Common C build problems include:
Different compilers on different machines.
Difficult cross-compilation.
Missing libc or system headers.
Complex linker flags.
Platform-specific build scripts.
Zig helps by giving you a single command-line interface that can target many platforms. This does not remove every build problem, but it reduces a lot of toolchain friction.
For example:
zig cc hello.c -target aarch64-linux-gnu -o helloThat command expresses the target directly. You do not need to manually find a separate cross C compiler named something like aarch64-linux-gnu-gcc.
Zig and C Are Still Different Languages
C interop is powerful, but it does not mean C code becomes safe automatically.
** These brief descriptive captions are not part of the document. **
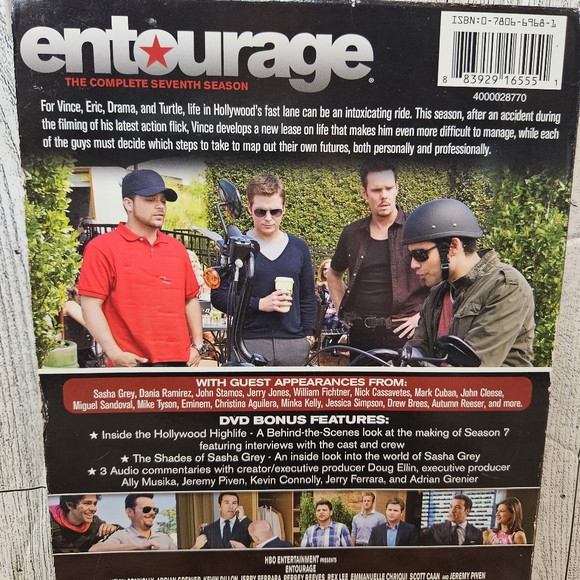 Entourage: Complete SEVENTH Season DVD HBO Series 2 Disc Set - Picture 3 of 7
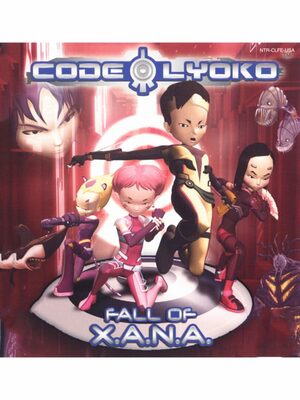 Cover for Code Lyoko: Fall of X.A.N.A..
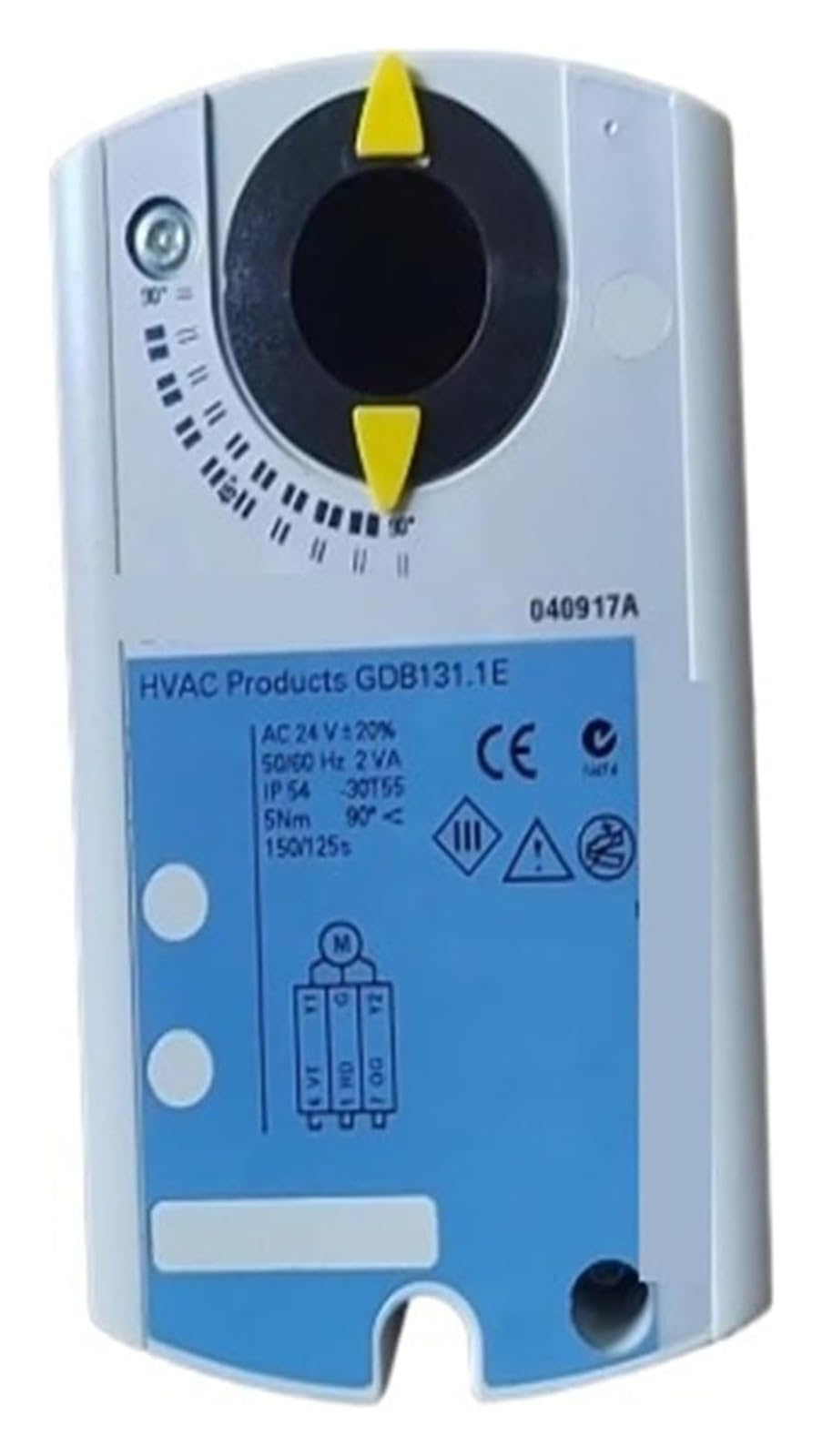 AHDDX Damper Actuator, GDB131.1E, for HVAC, Air Handling Units, Conditioning .0221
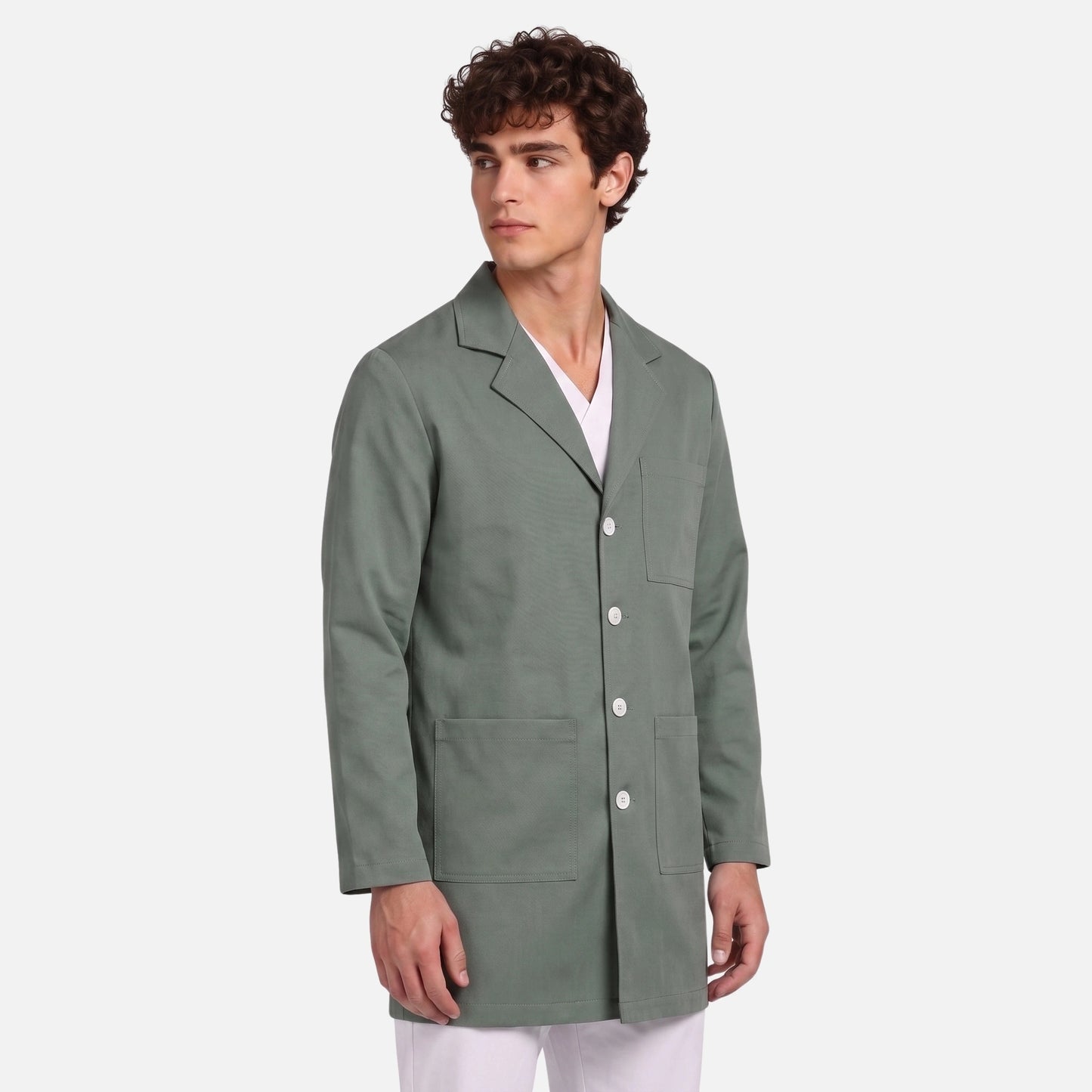 Bata Corta Essential Hombre | 3 Pockets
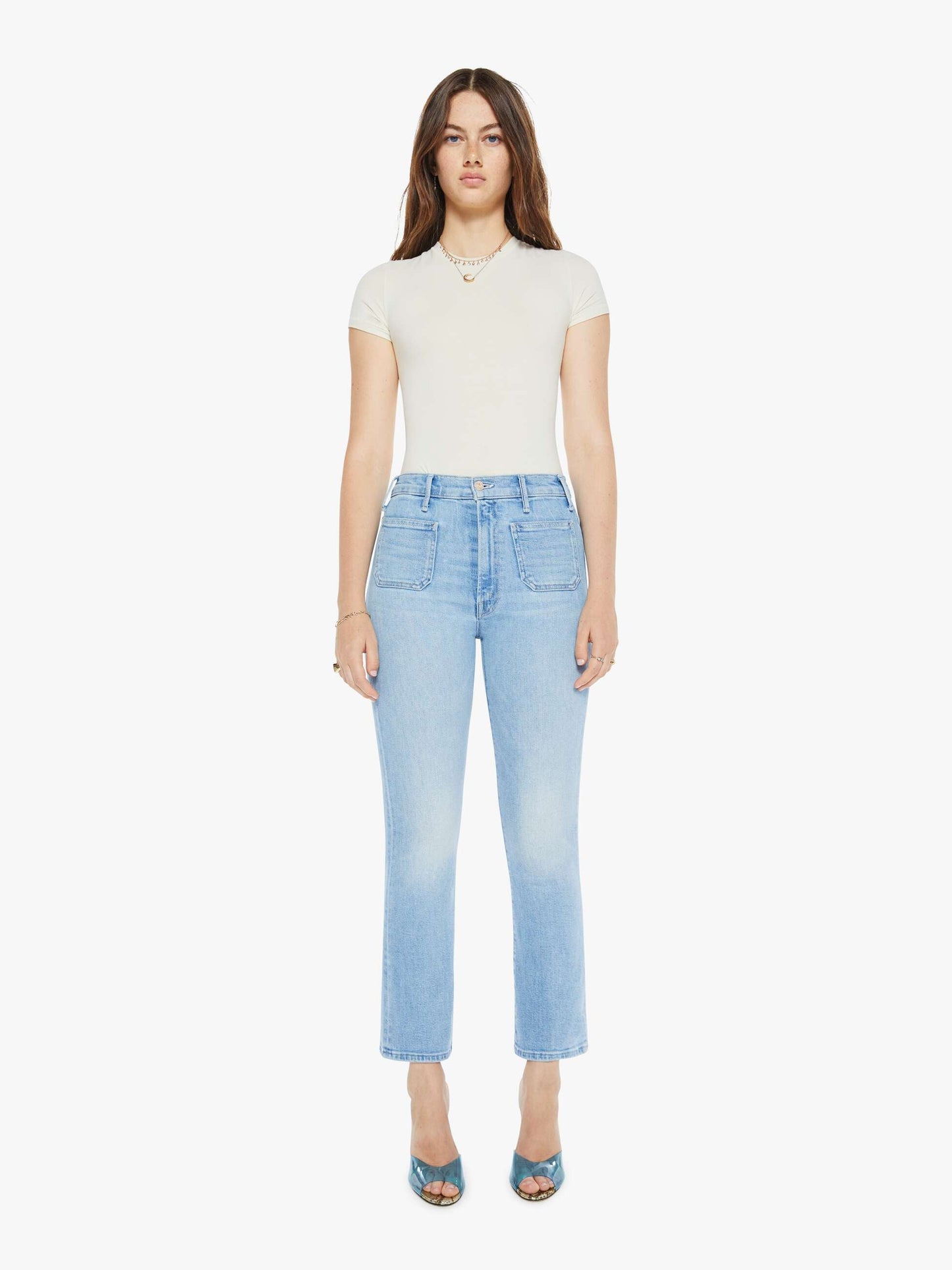Hustler Patch Pocket Ankle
When you call C, you may still be dealing with:
Raw pointers.
Null pointers.
Manual memory cleanup.
Integer status codes.
Global state.
Thread safety rules.
Buffer sizes.
Null-terminated strings.
Undefined behavior inside the C library.
Zig can make the interface cleaner, but it cannot magically fix the C code underneath.
That is why good Zig code usually wraps C libraries instead of exposing them everywhere.
A thin wrapper might translate this C-style API:
int read_data(char *buffer, size_t buffer_len);into a Zig-style API:
fn readData(buffer: []u8) !usize {
const rc = c.read_data(buffer.ptr, buffer.len);
if (rc < 0) {
return error.ReadFailed;
}
return @intCast(rc);
}Now callers use a slice, not a raw pointer and length pair. They also get Zig error handling instead of manually checking a negative integer.
The Core Idea
Zig works well with C because it respects how C actually works.
It can import C headers.
It can call C functions.
It can compile C code.
It can link C libraries.
It can use C ABI-compatible types.
It can export functions back to C.
Most importantly, Zig makes the boundary clear. You can use existing C code, but you can also wrap it in safer Zig APIs.
That is the right mental model for Zig and C:
Use C directly where needed.
Contain C complexity at the edges.
Expose clean Zig interfaces to the rest of your program.